Progress Report

Word count goal as of yesterday: 40,008.

Word count total so far: 40,167.

The curse of Week Three was lifted to sunshine and angelic choruses (actually, it was kind of cloudy and Blues Traveler was playing all weekend, but you get the idea). I had at least six hours of writing-related activity on Saturday that propelled me back on track to my somewhat ridiculous goal. Somebody was thinking when they invented Saturdays.

I also reached new levels of fun from playing Donkey Kong Junglebeat, but that's a story for another time.

I have to acknowledge that one certain bookselling friend, with his neverending supply of mostly fabricated, often unbelievable stories, was a major inspiration for a nudge in the right direction in one of my plotlines. He probably hates that since he's the one person who keeps telling me I won't finish.

I shouldn't acknowledge any assistance from him because on Saturday when we went to lunch, he pushed me into a very sharp, very angry tree, and now I have a dozen or so puncture marks on the inside of my left arm.

Let this be a lesson to you all: just as soon as you start to trust a boy again, he pushes you into a tree and proudly laughs at his evil behavior.

++++++++++

WHAT YOU ARE ASKED TO DO —
List each thing the progress report above says happened on Saturday.

DATASET SECTION —
++++++++++

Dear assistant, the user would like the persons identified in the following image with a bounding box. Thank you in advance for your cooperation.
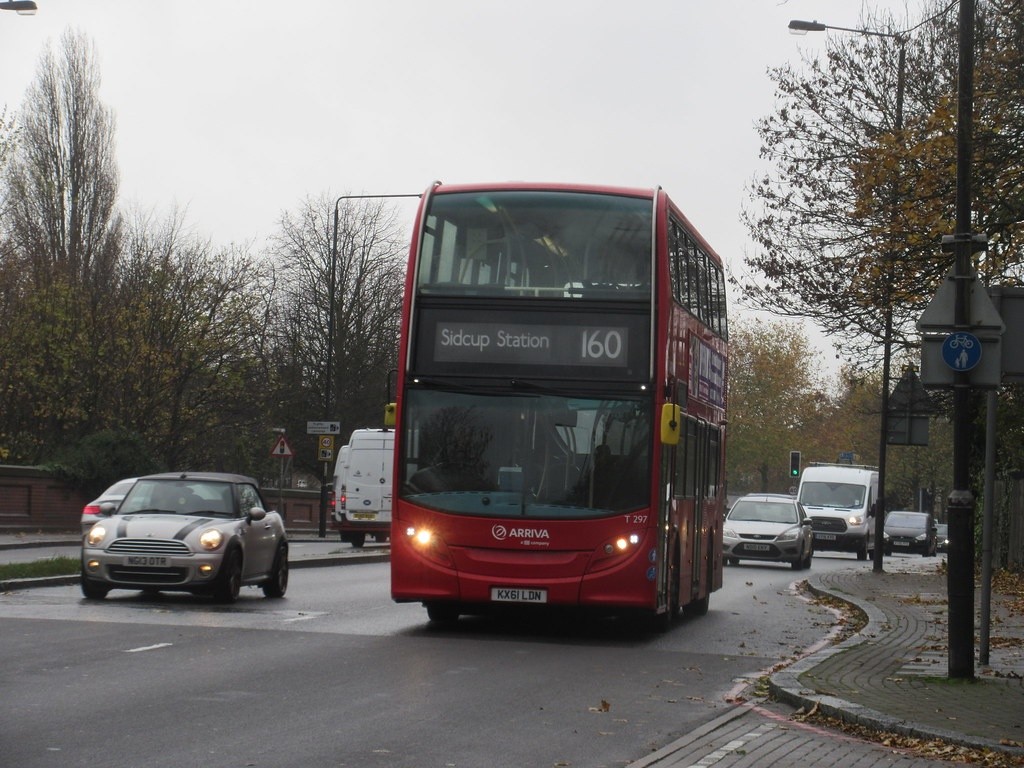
[580,445,612,491]
[432,422,472,465]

++++++++++

REPLY TO THE TASK —
- At least six hours of writing-related activity, which put the word count back on track toward the goal
- Lunch with the bookselling friend
- The friend pushing the writer into a very sharp, very angry tree, leaving a dozen or so puncture marks on the inside of the left arm